I-275 fixes underfunded

Local agencies will have to be selective in choosing what road work to complete.

By Francis X. Donnelly / The Detroit News

Development has prospered along Interstate 275 but has grown so rapidly that it's threatening to outpace the addition of roads, bridges and sewer and water systems, according to a recent study by Southeast Michigan Council of Governments.

"It really has been growing quite a bit," said Brian Parthum, a planning analyst for SEMCOGwho did the profile. "Since the corridor is growing so much, there will be more and more of a demand for infrastructure."

An earlier SEMCOG study had found that the region needs $70 billion to improve its transportation over the next 30 years but will only earn $40 billion in revenue.

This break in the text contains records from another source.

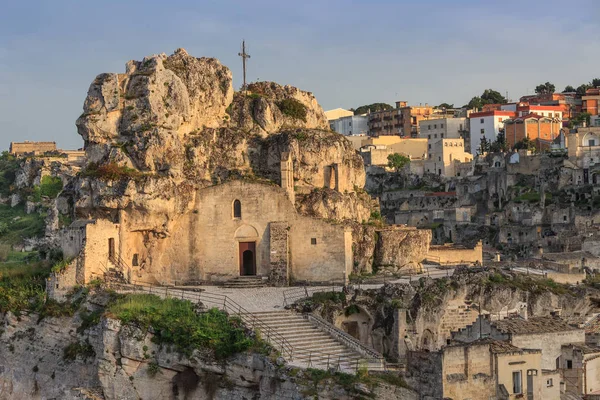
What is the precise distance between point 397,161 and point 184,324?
7729 cm

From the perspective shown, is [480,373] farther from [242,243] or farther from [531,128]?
[531,128]

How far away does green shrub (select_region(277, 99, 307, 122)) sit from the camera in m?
Result: 49.8

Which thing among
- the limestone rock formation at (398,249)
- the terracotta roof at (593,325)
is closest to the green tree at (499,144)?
the limestone rock formation at (398,249)

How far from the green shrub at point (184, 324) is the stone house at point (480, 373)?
6264mm

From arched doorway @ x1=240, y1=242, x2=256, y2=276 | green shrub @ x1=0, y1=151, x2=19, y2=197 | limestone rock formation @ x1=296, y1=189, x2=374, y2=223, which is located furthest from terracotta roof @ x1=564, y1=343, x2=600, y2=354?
green shrub @ x1=0, y1=151, x2=19, y2=197

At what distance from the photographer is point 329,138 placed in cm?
4834

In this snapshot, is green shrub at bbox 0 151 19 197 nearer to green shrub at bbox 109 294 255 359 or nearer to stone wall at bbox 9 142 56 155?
stone wall at bbox 9 142 56 155

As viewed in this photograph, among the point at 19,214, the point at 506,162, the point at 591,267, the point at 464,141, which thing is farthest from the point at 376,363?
the point at 464,141

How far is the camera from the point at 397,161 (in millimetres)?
112125

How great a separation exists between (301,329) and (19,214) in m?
53.7

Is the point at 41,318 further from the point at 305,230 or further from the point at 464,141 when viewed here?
the point at 464,141

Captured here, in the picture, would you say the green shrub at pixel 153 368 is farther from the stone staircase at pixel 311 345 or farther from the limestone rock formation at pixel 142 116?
the limestone rock formation at pixel 142 116

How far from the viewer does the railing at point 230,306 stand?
118 ft

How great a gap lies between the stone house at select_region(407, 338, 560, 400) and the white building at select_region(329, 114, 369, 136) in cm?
10200
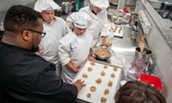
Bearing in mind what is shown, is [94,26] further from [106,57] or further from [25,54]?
[25,54]

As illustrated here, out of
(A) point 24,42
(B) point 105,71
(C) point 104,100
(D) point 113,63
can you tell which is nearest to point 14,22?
(A) point 24,42

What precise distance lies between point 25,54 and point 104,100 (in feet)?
2.70

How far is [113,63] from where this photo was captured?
5.49 ft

Because of the shortfall, local agencies will have to be selective in deciding what fixes to make on roadways such as I-275, Parthum said.

SEMCOG performs a profile of the I-275 corridor annually for a real estate forum held by the University of Michigan and the Urban Land Institute. The corridor comprises 16 communities in Oakland and Wayne counties including Livonia, Farmington Hills and Northville.

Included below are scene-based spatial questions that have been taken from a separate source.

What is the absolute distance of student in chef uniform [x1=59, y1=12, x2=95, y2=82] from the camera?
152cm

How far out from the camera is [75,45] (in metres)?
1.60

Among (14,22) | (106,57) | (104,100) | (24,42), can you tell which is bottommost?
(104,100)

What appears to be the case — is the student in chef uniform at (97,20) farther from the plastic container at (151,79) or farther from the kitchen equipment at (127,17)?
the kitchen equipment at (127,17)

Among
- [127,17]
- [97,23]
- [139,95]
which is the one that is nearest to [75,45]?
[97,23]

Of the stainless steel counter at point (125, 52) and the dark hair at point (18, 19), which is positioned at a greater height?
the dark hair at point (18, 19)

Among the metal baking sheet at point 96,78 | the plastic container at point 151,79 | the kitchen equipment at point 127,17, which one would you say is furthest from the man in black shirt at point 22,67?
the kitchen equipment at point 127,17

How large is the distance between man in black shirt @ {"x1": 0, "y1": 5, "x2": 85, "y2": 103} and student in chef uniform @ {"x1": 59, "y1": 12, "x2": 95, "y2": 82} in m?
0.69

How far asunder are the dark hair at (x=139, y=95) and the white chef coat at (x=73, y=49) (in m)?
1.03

Joe Laura, a former Livonia councilman who unsuccessfully ran for mayor last year, said the interstate was a two-edged sword for communities like Livonia.

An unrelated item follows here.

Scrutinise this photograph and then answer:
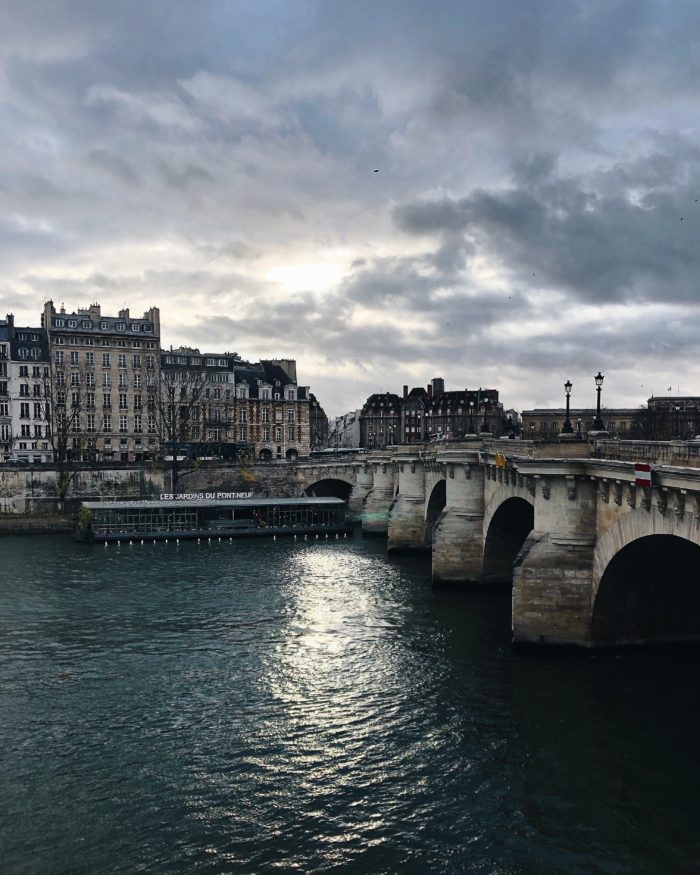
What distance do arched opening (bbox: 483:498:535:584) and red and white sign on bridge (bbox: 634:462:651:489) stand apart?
1951 centimetres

On one hand, it allows residents to live far from heavily developed areas by having freeways that connect them with the large cities. On the other hand, the freeways attract their own type of development.

"Everybody wants to live in the country but they also want stores and businesses to service them," he said.

He said local residents refer to I-275 as the Golden Corridor.

The SEMCOG profile of the interstate measures the surrounding area with a variety of statistics, ranging from census numbers to nonresidential development to land use by community.

Population along I-275 is expected to grow 14.3 percent over the next 30 years, compared with 11.7 percent for Oakland County. Wayne County's population is expected to fall 2.3 percent during that time.

Another sign of I-275's economic health is its state-equalized valuation, which has grown by 60 percent, or $10.6 billion, over the past decade.

But the area also is running out of space for new construction, according to the SEMCOG profile. Some of the communities along the freeway - Belleville, Northville and Plymouth - are virtually built out.

That's an important point because communities depend on new development to boost their tax base, Parthum said.